Page excerpt:

──────────

Lead OS Service Level Agreement (SLA)
Effective Date: March 30, 2026 Last Updated: April 22, 2026 Version: 1.0
Template — not a self-executing contract. This Markdown file is a starting point for your legal and ops teams. It does not create monitoring, status pages, support desks, backups, or credits until you configure infrastructure, publish your real URLs and emails, and sign customer-facing agreements. Replace every placeholder (YOUR_*) below. RPO/RTO, synthetic monitoring regions, and backup frequency in §8 are design targets that only apply when you implement the backup and Postgres posture described in `DEPLOYMENT.md` (continuous backup / PITR, staffed on-call, etc.). For what the open-source kernel ships without extra infra, see `PRODUCT-SURFACES.md` and the in-app summary at/docs/sla.
---
1. Service Level Commitment
Lead OS commits to a 99.9% monthly uptime for all production services, measured as the percentage of time the platform's core API endpoints respond successfully within each calendar month.
1.1 Uptime Calculation
Monthly Uptime % = ((Total Minutes - Downtime Minutes) / Total Minutes) * 100- Total Minutes: All minutes in the calendar month.

──────────

What you will do:
[A] According to the SLA template, what monthly uptime does Lead OS commit to for all production services?
[B] Extend the SLA template from its final line.

Supplied information:
──────────

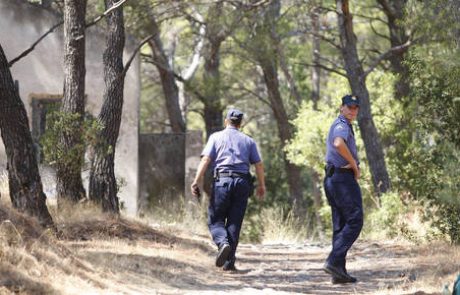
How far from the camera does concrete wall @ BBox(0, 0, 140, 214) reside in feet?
69.6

──────────

Outputs for the tasks:
[A] 99.9% monthly uptime.

[B]
- Downtime Minutes: Minutes during which the platform returns HTTP 5xx errors or is unreachable from two or more monitoring regions, excluding Scheduled Maintenance Windows.
1.2 Covered Services
| Service | Endpoint | SLA Target |
|---|---|---|
| Core API | /api/* | 99.9% |
| Dashboard | /dashboard | 99.9% |
| Webhook Delivery | Outbound webhook POST | 99.5% |
| Agent Execution | Background agent runs | 99.5% |
---
2. Scheduled Maintenance
- Window: Tuesdays, 02:00 - 04:00 UTC
- Advance Notice: Minimum 72 hours via email and status page
- Emergency Maintenance: May occur outside windows with best-effort advance notice (minimum 4 hours)
- Scheduled maintenance is excluded from downtime calculations.
---
3. Service Credits
If Lead OS fails to meet the monthly uptime commitment, eligible customers may request a service credit applied to the next billing cycle.
| Monthly Uptime | Credit (% of Monthly Fee) |
|---|---|
| 99.0% -- 99.9% | 10% |
| 95.0% -- 99.0% | 25% |
| Below 95.0% | 50% |
3.1 Credit Request Process
- Submit a request within 30 days of the affected month.
- Include dates, times (UTC), and affected services.
- Credits are reviewed and applied within 15 business days.
- Maximum credit per month: 50% of that month's fees.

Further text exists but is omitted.